-- begin Excerpt --

The new study reports on teacher beliefs - it says nothing about a correlation between handwriting and any other skill - just anecdotal responses. Where the quantitative research?
I find the article very misleading - many the published paper will provide the evidence.
Sorry about the typos - I really should remember to edit my work before I hit “submit!”
Oh, there’s no question that teachers grade based on handwriting quality. In fact, the wonder is when teachers grade on anything all all related to academic ability.
I work at Microsoft. The floor I work on is split between the people who make Microsoft Word and the people who make OneNote, a software program for taking notes. Every person on the floor is a computer programmer of some kind. The average office contains 3 different computers. The entire purpose of that floor of the building is to find increasingly sophisticated ways to write everything - from memos to letters to 1,000-page technical manuals - on a computer.
The supply room for the floor contains stacks of sticky notes, notebooks, and ink pens, all of which have to be replaced regularly.
There is no substitute for paper, and as such, no substitute for knowing how to write on paper.
I just love when people like Cal make such wide-sweeping generalizations about a group of people.

-- end Excerpt --
-- begin Dataset extract --

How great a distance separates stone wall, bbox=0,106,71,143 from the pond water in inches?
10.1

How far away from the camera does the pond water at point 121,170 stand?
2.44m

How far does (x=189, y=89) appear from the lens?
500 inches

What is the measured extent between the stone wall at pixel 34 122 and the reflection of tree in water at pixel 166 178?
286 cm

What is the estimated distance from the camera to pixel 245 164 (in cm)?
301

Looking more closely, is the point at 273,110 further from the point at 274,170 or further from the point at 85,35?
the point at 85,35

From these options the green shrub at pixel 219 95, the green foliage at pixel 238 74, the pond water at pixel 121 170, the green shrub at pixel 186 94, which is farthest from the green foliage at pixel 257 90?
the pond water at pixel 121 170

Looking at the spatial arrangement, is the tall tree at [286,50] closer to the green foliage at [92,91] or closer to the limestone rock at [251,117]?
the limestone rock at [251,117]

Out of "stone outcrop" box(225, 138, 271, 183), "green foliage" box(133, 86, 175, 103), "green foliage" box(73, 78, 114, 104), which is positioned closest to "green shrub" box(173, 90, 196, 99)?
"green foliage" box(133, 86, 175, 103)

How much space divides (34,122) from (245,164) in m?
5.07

-- end Dataset extract --

• _Exercise_: In the comments, what does the supply room for the Microsoft floor contain?

• _Solution_: Stacks of sticky notes, notebooks, and ink pens.